Crab, Seafood & Wine Festival to return as an in-person event after pandemic disruption
Published 4:15 pm Thursday, February 10, 2022
- The Crab, Seafood & Wine Festival will be held virtually due to the coronavirus pandemic.
The Crab, Seafood & Wine Festival will be held in person this April for the first time in three years.
The popular event, which regularly sees over 10,000 attendees, serves as a fundraiser for the Astoria-Warrenton Area Chamber of Commerce and community groups.
First held in 1982, the festival was canceled in 2020 due to coronavirus pandemic safety measures.
Last year’s virtual event featured an online marketplace allowing participants to chat with vendors and watch live music from their screens. It also included Festival Feast passports, encouraging trips to participating businesses and restaurants around town.
“The virtual events in recent years were as fun as we could make them with an online expo, small pop-up events like the Astoria clowns drive-up and the inaugural Festival Feast dining passport that helped connect festival patrons with local restaurants,” David Reid, the chamber’s executive director, said in a statement. “However, we are excited to be planning to return to the festival format we have come to love and be among our friends – vendors, volunteers and attendees alike.”
This year, the crab festival will return to the Clatsop County Fairgrounds from April 22 to April 24. Vendor applications opened earlier this month, and the chamber anticipates around 175 vendors selling crafts, food and drinks.
At past events, the Astoria Rotary Club ran the crab feed as its main fundraiser and source of scholarship funding for local high schoolers.
Thursday’s announcement of the festival’s in-person return generated some buzz on the event’s Facebook page. Within the hour, the comment section filled with dozens of people tagging their friends, many with multiple exclamation points.

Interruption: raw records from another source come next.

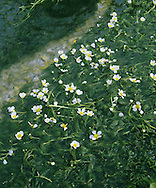 STREAM WATER-CROWFOOT Ranunculus pencillatus (Ranunculaceae) Floating. Annual or perennial of fast-flowing chalk streams and rivers. FLOWERS are 15-25mm across with 5 white petals (May-Jul). FRUITS are borne in rounded heads. LEAVES comprise lobed, rounded floating leaves and long, thread-like submerged ones that collapse out of water.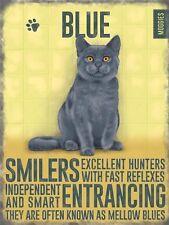 Gato Azul Colorido Metal Imán Nevera Letrero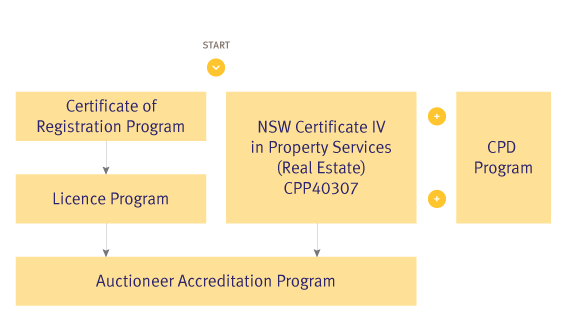 NSW Real Estate agent study pathway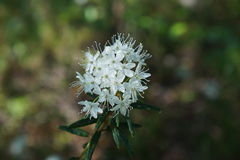 Rhododendron tomentosum. (syn. Ledum palustre), commonly known as marsh Labrador tea, northern Labrador tea or wild rosemary, is a flowering plant in the Stock Images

Earlier this week, the Oregon Health Authority projected that hospitalizations from COVID-19 will significantly decline by late March. The state has announced that an indoor mask mandate imposed as a precaution against the virus will be lifted no later than March 31.
Other signature events that usually take place early in the year remain disrupted by the pandemic.
The annual FisherPoets Gathering, which will take place in late February, will be held virtually. The event will be free online at fisherpoets.org.
Fort George Brewery canceled its Festival of Dark Arts again this year, and is instead holding activities throughout Stout Month in February, including live music.
Tickets for the crab festival will be available online beginning April 1.